## What you need to do
Pick out the lines below with "Washington" and list them.
Segment Open
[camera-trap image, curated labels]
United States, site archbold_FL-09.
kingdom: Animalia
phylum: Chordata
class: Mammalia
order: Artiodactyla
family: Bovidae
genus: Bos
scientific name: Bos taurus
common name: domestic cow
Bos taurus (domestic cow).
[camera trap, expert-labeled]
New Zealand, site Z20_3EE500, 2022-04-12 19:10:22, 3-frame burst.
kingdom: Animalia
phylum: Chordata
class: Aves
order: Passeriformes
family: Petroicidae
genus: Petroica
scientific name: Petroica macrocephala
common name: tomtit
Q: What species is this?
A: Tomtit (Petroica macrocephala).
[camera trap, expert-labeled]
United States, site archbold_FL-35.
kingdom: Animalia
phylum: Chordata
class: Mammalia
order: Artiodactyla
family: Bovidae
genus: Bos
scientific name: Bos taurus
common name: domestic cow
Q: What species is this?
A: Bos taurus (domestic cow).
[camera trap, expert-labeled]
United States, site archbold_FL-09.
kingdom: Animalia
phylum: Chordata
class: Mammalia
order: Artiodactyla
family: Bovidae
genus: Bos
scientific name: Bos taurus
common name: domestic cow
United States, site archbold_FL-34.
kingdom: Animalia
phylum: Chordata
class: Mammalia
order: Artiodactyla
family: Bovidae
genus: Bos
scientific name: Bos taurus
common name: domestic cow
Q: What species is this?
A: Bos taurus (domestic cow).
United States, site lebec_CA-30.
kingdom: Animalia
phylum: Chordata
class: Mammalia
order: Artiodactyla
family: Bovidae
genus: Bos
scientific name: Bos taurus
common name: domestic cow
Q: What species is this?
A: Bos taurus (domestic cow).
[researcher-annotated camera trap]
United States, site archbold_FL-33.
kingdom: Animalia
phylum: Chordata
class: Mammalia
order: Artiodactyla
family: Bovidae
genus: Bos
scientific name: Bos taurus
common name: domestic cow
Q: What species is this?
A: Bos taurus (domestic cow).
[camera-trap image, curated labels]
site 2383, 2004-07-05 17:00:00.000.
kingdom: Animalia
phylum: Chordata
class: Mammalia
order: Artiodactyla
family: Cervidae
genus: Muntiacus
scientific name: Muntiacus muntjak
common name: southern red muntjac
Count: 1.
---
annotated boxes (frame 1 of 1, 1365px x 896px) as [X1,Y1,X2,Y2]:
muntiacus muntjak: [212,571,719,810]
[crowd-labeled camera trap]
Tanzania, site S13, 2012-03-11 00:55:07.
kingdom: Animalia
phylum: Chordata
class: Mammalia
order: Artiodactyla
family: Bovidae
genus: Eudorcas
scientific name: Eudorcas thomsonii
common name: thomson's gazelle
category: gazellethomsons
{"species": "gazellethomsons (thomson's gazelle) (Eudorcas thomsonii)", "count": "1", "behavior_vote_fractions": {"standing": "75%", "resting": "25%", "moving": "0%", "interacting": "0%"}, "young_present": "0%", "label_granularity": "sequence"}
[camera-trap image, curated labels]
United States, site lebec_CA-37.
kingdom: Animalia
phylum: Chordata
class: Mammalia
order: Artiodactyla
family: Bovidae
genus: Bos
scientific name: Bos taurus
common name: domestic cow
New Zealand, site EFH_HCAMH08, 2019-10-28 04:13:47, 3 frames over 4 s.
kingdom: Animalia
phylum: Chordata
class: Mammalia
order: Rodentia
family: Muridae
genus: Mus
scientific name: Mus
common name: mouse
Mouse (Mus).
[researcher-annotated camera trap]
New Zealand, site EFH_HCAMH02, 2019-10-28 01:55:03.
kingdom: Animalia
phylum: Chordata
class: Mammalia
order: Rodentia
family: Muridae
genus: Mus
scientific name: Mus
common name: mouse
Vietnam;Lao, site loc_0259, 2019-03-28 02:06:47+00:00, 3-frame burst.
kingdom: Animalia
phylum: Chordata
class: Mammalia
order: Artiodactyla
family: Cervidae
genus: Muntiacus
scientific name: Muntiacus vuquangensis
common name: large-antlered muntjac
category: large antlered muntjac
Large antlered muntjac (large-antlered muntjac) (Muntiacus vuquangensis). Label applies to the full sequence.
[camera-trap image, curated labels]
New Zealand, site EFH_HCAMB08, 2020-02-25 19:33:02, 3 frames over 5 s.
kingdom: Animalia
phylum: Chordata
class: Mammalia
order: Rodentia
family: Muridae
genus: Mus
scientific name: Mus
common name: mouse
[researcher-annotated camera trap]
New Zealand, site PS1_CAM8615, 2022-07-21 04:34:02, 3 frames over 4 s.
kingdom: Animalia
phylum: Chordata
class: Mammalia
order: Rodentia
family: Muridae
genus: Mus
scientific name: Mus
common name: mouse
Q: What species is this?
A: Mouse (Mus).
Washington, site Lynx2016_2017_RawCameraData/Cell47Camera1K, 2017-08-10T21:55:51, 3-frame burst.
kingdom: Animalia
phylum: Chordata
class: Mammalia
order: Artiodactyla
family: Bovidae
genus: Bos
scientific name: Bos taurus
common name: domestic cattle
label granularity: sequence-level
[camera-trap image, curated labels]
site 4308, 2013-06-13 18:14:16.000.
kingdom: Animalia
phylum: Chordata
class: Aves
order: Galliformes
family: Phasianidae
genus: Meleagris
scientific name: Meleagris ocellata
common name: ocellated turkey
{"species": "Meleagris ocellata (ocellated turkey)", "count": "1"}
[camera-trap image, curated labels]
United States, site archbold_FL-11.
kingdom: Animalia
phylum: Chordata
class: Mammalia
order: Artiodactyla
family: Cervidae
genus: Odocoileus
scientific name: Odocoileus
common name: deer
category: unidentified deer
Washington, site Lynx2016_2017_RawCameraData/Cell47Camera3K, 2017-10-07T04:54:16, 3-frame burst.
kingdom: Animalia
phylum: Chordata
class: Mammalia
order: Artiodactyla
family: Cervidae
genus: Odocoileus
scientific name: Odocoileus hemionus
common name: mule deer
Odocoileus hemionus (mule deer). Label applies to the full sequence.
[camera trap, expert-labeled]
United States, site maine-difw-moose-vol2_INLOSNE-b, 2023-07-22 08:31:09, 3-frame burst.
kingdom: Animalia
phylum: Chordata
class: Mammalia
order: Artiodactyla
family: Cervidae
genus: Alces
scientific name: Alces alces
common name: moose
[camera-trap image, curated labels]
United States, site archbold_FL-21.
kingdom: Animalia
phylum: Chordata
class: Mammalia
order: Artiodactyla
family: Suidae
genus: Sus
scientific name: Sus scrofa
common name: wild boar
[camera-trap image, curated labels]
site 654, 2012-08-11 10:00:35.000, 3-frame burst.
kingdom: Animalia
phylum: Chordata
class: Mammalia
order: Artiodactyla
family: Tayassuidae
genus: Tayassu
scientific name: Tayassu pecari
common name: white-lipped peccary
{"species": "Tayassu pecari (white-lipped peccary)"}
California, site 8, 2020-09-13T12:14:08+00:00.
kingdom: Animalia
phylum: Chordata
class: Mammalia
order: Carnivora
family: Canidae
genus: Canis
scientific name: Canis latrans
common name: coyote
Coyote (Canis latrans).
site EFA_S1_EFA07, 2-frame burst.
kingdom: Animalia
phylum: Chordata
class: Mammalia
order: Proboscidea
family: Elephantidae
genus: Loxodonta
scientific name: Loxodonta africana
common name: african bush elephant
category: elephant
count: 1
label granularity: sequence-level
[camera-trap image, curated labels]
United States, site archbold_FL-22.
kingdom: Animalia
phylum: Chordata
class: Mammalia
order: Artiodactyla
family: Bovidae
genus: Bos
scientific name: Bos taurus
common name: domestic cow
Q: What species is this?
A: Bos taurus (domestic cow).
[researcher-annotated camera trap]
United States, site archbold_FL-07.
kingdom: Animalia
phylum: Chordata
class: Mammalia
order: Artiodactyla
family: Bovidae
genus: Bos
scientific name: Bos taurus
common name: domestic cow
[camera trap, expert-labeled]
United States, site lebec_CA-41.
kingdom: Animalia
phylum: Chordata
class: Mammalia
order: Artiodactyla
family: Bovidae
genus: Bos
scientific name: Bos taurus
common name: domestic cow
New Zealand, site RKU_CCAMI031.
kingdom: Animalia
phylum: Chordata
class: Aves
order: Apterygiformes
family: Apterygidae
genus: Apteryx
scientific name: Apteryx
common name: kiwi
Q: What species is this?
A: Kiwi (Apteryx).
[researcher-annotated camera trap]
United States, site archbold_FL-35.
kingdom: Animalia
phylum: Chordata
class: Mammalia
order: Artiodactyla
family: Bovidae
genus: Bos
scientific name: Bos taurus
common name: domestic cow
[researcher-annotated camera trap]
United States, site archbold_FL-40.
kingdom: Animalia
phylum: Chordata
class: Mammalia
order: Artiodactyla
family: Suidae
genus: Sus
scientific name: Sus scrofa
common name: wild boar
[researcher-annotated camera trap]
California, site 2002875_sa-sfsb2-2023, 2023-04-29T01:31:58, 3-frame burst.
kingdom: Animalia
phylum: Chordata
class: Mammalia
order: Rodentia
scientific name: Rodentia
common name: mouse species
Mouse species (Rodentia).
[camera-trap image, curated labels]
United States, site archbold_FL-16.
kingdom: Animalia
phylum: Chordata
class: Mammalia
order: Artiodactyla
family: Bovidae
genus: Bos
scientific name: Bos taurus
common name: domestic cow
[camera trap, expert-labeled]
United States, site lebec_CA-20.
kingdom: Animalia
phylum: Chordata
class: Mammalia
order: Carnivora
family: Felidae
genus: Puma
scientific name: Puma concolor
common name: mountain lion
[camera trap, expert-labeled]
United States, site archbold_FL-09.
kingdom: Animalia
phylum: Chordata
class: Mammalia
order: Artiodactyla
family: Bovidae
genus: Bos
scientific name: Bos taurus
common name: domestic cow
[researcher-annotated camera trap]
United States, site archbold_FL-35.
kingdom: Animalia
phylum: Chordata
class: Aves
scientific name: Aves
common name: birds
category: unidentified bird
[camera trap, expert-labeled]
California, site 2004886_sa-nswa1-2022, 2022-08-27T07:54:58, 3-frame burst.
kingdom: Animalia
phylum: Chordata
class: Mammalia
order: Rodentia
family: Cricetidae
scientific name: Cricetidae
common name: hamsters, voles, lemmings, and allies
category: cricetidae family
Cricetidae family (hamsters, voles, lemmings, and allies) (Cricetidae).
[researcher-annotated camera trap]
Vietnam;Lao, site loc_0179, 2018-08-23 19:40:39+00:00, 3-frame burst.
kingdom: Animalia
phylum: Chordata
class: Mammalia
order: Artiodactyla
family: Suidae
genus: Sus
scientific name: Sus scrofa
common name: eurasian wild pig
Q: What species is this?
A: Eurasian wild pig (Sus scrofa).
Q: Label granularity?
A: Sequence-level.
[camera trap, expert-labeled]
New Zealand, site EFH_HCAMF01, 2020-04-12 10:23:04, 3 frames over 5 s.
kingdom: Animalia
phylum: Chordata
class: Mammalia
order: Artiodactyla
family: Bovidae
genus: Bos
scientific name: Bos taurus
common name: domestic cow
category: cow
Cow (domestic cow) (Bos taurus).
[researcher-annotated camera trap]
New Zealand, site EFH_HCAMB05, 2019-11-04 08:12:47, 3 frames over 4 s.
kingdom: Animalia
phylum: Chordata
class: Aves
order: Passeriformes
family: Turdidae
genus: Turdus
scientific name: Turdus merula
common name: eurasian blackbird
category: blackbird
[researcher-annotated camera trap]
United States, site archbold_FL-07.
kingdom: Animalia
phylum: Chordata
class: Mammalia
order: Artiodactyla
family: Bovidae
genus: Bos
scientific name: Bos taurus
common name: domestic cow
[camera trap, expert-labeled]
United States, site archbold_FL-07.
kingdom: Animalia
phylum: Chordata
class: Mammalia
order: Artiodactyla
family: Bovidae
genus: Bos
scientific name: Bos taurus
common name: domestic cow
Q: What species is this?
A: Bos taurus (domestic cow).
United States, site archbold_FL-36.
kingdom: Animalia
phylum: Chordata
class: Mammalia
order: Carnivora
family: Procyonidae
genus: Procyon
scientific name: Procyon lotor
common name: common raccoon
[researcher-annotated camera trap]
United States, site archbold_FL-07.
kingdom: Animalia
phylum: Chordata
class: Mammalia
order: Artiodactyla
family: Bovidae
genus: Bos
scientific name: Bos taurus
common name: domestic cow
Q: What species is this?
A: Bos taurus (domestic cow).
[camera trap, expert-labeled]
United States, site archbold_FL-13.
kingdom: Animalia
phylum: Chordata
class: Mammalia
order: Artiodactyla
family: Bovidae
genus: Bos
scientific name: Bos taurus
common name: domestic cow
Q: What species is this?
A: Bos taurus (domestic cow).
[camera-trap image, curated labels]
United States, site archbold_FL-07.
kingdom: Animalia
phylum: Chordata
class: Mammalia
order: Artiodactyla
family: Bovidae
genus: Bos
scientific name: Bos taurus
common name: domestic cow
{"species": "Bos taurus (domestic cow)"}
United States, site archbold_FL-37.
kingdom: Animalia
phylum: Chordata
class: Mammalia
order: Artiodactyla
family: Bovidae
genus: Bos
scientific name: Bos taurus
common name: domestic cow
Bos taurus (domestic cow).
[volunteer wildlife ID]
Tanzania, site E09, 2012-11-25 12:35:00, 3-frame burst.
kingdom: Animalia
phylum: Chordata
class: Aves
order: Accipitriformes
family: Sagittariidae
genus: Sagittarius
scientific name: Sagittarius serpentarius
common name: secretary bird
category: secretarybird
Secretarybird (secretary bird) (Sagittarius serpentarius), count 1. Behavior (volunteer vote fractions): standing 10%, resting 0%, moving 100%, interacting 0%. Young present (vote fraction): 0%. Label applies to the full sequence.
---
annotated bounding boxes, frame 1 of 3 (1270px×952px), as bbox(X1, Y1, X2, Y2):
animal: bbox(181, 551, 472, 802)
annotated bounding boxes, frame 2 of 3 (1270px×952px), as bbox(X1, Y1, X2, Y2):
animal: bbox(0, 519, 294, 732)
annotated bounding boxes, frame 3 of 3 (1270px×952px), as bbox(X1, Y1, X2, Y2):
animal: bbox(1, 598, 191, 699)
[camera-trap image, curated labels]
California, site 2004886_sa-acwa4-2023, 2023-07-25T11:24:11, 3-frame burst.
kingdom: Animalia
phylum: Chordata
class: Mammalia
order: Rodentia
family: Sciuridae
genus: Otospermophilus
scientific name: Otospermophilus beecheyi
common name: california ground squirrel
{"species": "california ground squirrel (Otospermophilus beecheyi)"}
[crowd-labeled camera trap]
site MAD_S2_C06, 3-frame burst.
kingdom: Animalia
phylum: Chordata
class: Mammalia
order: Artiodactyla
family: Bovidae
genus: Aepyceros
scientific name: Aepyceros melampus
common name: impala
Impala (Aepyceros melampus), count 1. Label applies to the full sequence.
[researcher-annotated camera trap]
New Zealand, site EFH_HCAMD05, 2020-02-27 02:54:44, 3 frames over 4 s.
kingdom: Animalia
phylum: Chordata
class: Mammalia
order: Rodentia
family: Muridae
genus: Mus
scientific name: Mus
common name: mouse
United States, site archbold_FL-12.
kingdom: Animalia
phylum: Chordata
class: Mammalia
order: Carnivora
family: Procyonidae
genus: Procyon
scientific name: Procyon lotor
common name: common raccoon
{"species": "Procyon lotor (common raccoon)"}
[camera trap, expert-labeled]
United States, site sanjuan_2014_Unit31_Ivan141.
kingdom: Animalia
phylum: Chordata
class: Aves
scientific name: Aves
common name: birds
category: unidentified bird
Segment Closed
## Answer for this exercise
Washington, site Lynx2016_2017_RawCameraData/Cell47Camera1K, 2017-08-10T21:55:51, 3-frame burst.
Washington, site Lynx2016_2017_RawCameraData/Cell47Camera3K, 2017-10-07T04:54:16, 3-frame burst.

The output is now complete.